Ahí empieza el “círculo vicioso”, que no hace más que ensancharse debido a prácticas de pesca no sostenibles. Más pesca INNDR, menos disponibilidad de recursos y menos ganancias. “Para mantener las ganancias, los propietarios de barcos sin escrúpulos buscan reducir sus costos mediante la pesca ilegal y el trabajo forzado, en condiciones de servidumbre y esclavitud. Esta explotación no gestionada y destructiva de los ecosistemas marinos hace que las poblaciones de peces caigan aún más, y el ciclo continúa”, denuncia la organización.

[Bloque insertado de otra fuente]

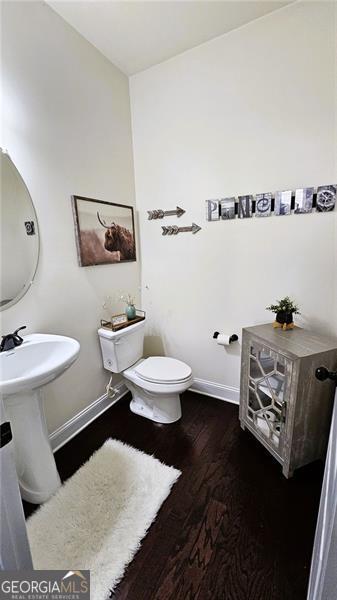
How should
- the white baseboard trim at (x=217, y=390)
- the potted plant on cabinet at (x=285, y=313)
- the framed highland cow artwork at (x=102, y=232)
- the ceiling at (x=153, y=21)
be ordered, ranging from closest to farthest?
the ceiling at (x=153, y=21), the potted plant on cabinet at (x=285, y=313), the framed highland cow artwork at (x=102, y=232), the white baseboard trim at (x=217, y=390)

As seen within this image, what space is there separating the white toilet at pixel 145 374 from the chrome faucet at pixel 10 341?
626mm

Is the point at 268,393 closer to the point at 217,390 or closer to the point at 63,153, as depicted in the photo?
the point at 217,390

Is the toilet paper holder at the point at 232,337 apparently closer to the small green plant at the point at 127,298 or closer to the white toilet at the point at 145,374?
the white toilet at the point at 145,374

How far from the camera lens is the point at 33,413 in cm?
122

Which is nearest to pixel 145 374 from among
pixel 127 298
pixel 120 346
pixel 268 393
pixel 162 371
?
pixel 162 371

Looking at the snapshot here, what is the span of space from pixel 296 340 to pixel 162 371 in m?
0.93

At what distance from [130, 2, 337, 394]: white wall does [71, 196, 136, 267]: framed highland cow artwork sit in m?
0.17

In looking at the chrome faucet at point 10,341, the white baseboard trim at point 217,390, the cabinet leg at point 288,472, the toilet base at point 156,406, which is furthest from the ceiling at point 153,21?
the cabinet leg at point 288,472

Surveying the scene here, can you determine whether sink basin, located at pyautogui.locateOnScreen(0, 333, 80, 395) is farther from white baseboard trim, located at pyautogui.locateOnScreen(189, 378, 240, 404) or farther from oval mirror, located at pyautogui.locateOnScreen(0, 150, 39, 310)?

Al mismo tiempo, la ONG advierte que la corrupción y la mala gobernanza alimentan el problema, limitando la gestión efectiva y el cumplimiento de las leyes. Sin embargo, “es la casi total ausencia de transparencia en la industria pesquera mundial lo que permite que estas prácticas nocivas florezcan, afirma el informe”, subraya la organización, que insta a los operadores mundiales a suscribir su “Carta para la Transparencia”. Se trata de un conjunto de diez medidas “sencillas” como la publicación de listas de licencias de embarcaciones o el número de identificación único para embarcación. Se trata de “medidas que están bien al alcance de cualquier país, que harían mucho más fácil la identificación y actuación contra operadores ilegales, mientras que recompensaría a las empresas legítimas y respetuosas con la ley”, cree la organización.